**Zu lesender Auszug**:
= = = =

Wir weigern uns, an der Zerstörung unserer Lebensgrundlagen mitzuwirken – Friedenspreis für Eugen Drewermann

Wir weigern uns, an der Zerstörung unserer Lebensgrundlagen mitzuwirken – Friedenspreis für Eugen Drewermann

Wir weigern uns, an der Zerstörung unserer Lebensgrundlagen mitzuwirken – Friedenspreis für Eugen Drewermann

Ein Artikel von Bernhard Trautvetter

Der Erfolg der Meinungsmache im Sinne der Militärs wird unter anderem daran sichtbar, dass die Zustimmungsrate zur Erhöhung des Militäretats und der Stärke der Bundeswehr seit 2012 in Umfragen von circa 18 bis 19 Prozent auf mehr als das Dreifache 2022 angestiegen ist. Boris Pistorius ist der beliebteste Politiker in Deutschland, und dies, nachdem er einen „Mentalitätswechsel“ hin zur von ihm so genannten „Kriegstauglichkeit“ dieses Landes einforderte, zu dem er sagt: „Ein solcher Bewusstseinswandel brauche Zeit, sei aber schon im Gange“. Dem stehen vergangene Aussagen von Politikern der Entspannungspolitik wie Ex-Bundespräsident Heinemann und Ex-Kanzler Brandt gegenüber: Heinemann sprach davon, dass der Frieden der Ernstfall sei, in dem wir uns alle zu bewähren haben. Von Bernhard Trautvetter.

= = = =

**Bereitgestelltes Material**:
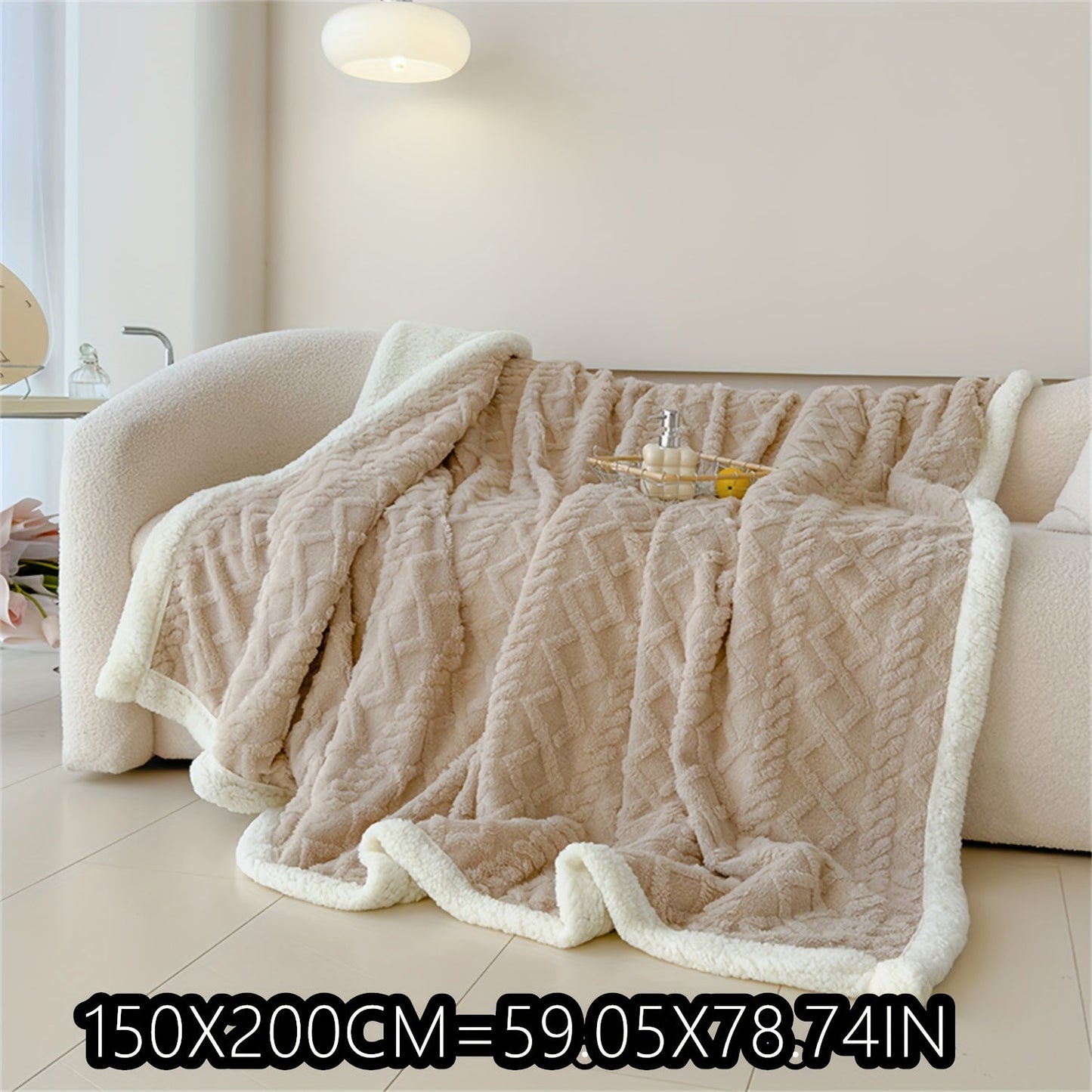 Soft cable-knit fleece blanket in blue, available in 150x200cm or 200x230cm sizes. Featuring a contemporary style, this blanket is machine washable and perfect for use in the bedroom, living room, office, or while camping during the winter. Made with a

= = = =

**Zu lösende Aufgaben**:
a: Aktualisiere im Text über den Friedenspreis für Eugen Drewermann den Abschnitt zwischen „Der Erfolg der“ und „Von Bernhard Trautvetter.“ einschließlich und gib ihn wieder, wobei „Bundeswehr“ durch „Streitkräfte“ ersetzt wird.
b: Führe den Text über den Friedenspreis für Eugen Drewermann dort fort, wo er aufhört.

**Ergebnisse pro Aufgabe**:
a:
Der Erfolg der Meinungsmache im Sinne der Militärs wird unter anderem daran sichtbar, dass die Zustimmungsrate zur Erhöhung des Militäretats und der Stärke der Streitkräfte seit 2012 in Umfragen von circa 18 bis 19 Prozent auf mehr als das Dreifache 2022 angestiegen ist. Boris Pistorius ist der beliebteste Politiker in Deutschland, und dies, nachdem er einen „Mentalitätswechsel“ hin zur von ihm so genannten „Kriegstauglichkeit“ dieses Landes einforderte, zu dem er sagt: „Ein solcher Bewusstseinswandel brauche Zeit, sei aber schon im Gange“. Dem stehen vergangene Aussagen von Politikern der Entspannungspolitik wie Ex-Bundespräsident Heinemann und Ex-Kanzler Brandt gegenüber: Heinemann sprach davon, dass der Frieden der Ernstfall sei, in dem wir uns alle zu bewähren haben. Von Bernhard Trautvetter.

b:
Ein anderer, einst in diesem Land viel beachteter Vertreter des Friedens ist Eugen Drewermann. Er erhielt Mitte dieses Monats den Habenhauser Friedenspreis am 15. November in Bremen.

Dieser Preis bezieht sich auf einen Friedensschluss, der über 350 Jahre zurückliegt, als „die damalige Großmacht Schweden, eine der Siegermächte des 30-jährigen Krieges, und die Freie Reichsstadt Bremen einen Vergleich schlossen, der als Friede von Habenhausen oder Habenhauser Friede eine erhebliche Bedeutung für die damalige weitere Entwicklung gewann. Heute wird der ‚renommierte Kirchenkritiker‘ in den Medien eher als Unterstützer des kriegführenden Russland und als Verschwörungstheoretiker diskreditiert.

Dabei wird seine Argumentation über den Kontext von Kriegen, der hinter den augenscheinlichen Eruptionen tiefer liegenden Wurzeln der Gewalt liegt, ausgeblendet.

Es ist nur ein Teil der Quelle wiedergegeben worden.